# [Artikel]
======

Hari Rabu, Pekan Biasa XXXIII
2Mak. 7:1,20-31
Mzm. 17:1,5-6,8b,15
Luk. 19:11-28
Merenungkan “kemuliaan” sebuah pekerjaan
Pada pagi hari ini saya menerima sebuah kutipan, yang merupakan ucapan dari Beata Theresia dari Kalkuta, bunyinya: “Hanya sedikit di antara kita yang melakukan hal-hal besar, tetapi semua orang di antara kita dapat melakukan hal-hal kecil dengan cinta yang besar.” Ucapan yang keluar dari mulut orang kudus modern ini menginsipirasikan kita untuk memahami makna sebuah spiritualitas kerja. Kita berhadapan dengan sebuah pertanyaan, mengapa kita sebagai manusia mau bekerja? Ada dua alasan rohani yakni, pertama, kita bekerja karena Tuhan menghendaki supaya kita ikut berpartisipasi dalam diri-Nya sebagai pencipta. Kita semua percaya bahwa Tuhan adalah Pencipta semesta alam. Yesus sendiri berkata: “Bapa-Ku bekerja sampai sekarang, maka Akupun bekerja juga.” (Yoh 5:17). Kedua, kita bekerja untuk mewujudkan jati diri kita sebagai manusia. Mengapa demikian? Karena hanya manusia yang bisa bekerja dengan menggunakan akal budi, hati nurani dan kebebasannya.

======

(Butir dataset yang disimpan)
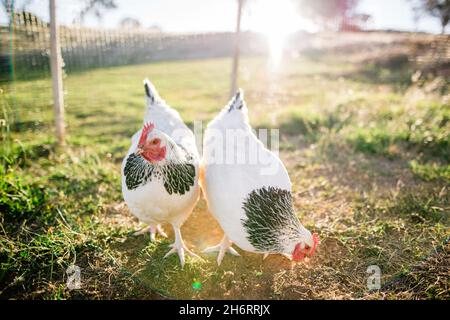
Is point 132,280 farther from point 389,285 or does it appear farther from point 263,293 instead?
point 389,285

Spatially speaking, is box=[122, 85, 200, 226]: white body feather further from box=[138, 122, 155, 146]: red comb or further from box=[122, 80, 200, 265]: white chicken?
box=[138, 122, 155, 146]: red comb

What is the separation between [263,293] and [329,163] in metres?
2.56

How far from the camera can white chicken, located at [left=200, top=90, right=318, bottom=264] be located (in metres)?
2.13

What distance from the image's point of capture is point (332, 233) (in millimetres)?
2783

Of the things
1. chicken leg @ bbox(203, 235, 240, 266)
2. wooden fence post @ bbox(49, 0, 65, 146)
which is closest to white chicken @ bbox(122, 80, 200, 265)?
chicken leg @ bbox(203, 235, 240, 266)

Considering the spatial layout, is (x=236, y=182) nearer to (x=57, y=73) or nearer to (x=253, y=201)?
(x=253, y=201)

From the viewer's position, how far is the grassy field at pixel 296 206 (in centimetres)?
222

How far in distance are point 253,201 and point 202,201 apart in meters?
1.41

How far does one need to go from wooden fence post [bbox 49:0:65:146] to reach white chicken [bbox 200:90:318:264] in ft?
10.0

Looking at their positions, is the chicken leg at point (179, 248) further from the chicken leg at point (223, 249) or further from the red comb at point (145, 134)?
the red comb at point (145, 134)

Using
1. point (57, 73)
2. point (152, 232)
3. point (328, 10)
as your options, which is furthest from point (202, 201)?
point (328, 10)

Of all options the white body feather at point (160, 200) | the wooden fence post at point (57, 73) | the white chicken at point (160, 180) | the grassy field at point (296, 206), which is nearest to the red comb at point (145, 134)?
the white chicken at point (160, 180)

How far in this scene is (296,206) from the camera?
328 centimetres

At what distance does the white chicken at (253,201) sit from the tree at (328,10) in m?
25.1
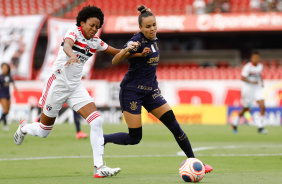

======

# [Soal Latihan]
A – Dalam renungan tentang kemuliaan pekerjaan, siapa yang mengucapkan kutipan "Hanya sedikit di antara kita yang melakukan hal-hal besar"?
B – Lanjutkan renungan tentang kemuliaan pekerjaan itu mulai dari kalimat terakhirnya.

# [Kunci Jawaban]
A – Beata Theresia dari Kalkuta.

B –
Saya mengingat beberapa tokoh yang bisa membuka wawasan kita tentang kemuliaan sebuah pekerjaan dan membuat diri kita sebagai manusia menjadi Homo Faber atau Ein Bericht. Napoleon Hill pernah berkata, “Setiap orang menikmati jenis pekerjaan yang paling cocok untuknya”. Bagiku, pandangan Napoleon Hill ini memang ada benarnya. Kalau orang tidak cocok dengan pekerjaannya maka ia juga tidak akan menikmatinya dengan baik. Joan Chittister berkata: “Kita bekerja karena dunia belum sempurna dan tugas kita adalah mengembangkan dunia ini”. Kita bertindak sebagai agen Tuhan untuk meyempurnakan sebagala ciptaan-Nya dengan bekerja. Martin Luther King Jr berkata: “Jika orang dipanggil menjadi penyapu jalan, ia harus menyapu jalan tidak ubahnya dengan Michelangelo melukis atau Bethoven yang menggubah music, atau Shakespeare menulis puisi. Ia harus menyapu jalan dengan demikian baiknya sehingga segenap penghuni surga dan bumi akan berhenti sejenak dan berkata, “Hiduplah seorang penyapu jalan yang besar yang melaksanakan pekerjaannya dengan baik”.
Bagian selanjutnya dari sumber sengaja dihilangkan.